Skip to main content

How to Avoid Boredom with a Modified Choke

As Annie Oakley said, a girl can't get a man with a gun. But if she already has the man and he already has a gun, the least a girl can do is get one for herself and learn how to shoot it

For many years I never held a gun in my hand or felt any desire to. Then I found myself married to an Englishman who talked shooting and hunting from August to February and who dragged me with him to sit away long weekends in stately homes and chat with nonshooting nannies and mums while he and the other men bagged hares and grouse on heathered moors.

After some seven years of this I decided the time had come to take Annie Oakley seriously. So I went to visit Mr. Lyell. Mr. Lyell is the manager of Holland & Holland of Bruton Street, rifle-makers to Prince Philip. As soon as I sat down in his office, Mr. Lyell showed me a photograph of the Prince holding one Holland & Holland gun and a photograph of another made for an Indian maharaja with a replica of the Taj Mahal engraved on its stock. I hurriedly explained that while I did indeed have every hope of following these royal examples I thought I'd better find out if I could fire a gun before I bought one. No trouble at all. We could, said Mr. Lyell, arrange a series of six private lessons (for $38, plus the cost of shells and clay targets) for me at the Holland & Holland shooting school, 13 miles from London. There, he said, on 70 acres of beautiful country, lie 15 shooting stands where clay birds are thrown to simulate partridge, pheasant, driven grouse and flighting duck. On the principle that no one could resist such delights I signed up for the course.

Information shown
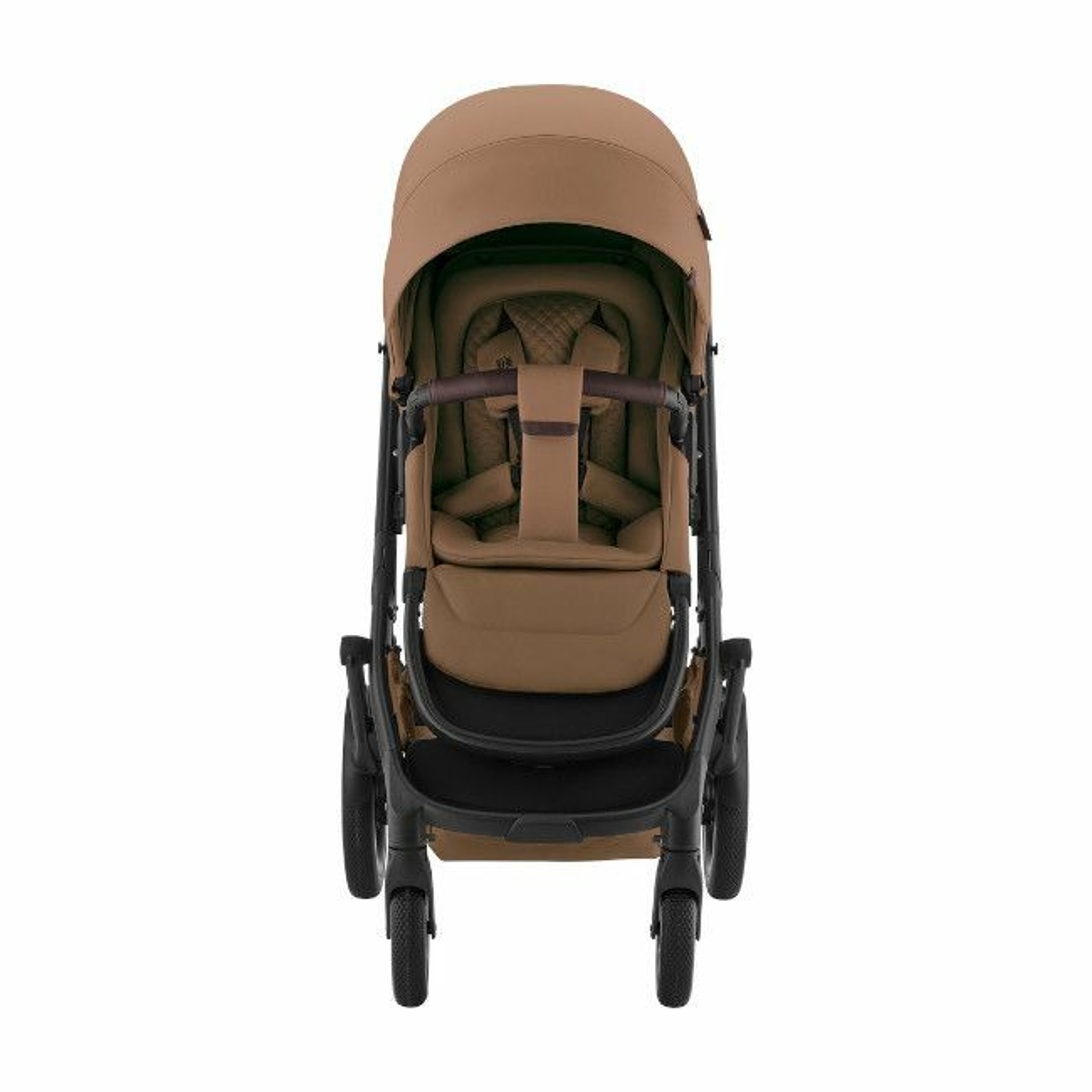 Britax Römer Carrinho SMILE 5Z Lux Warm Caramel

Directions
Please translate this sentence from the essay on learning to shoot into Spanish: "For many years I never held a gun in my hand or felt any desire to." The listing comes from a different source than the text.

Answer to this problem
Durante muchos años nunca tuve un arma en la mano ni sentí ningún deseo de tenerla.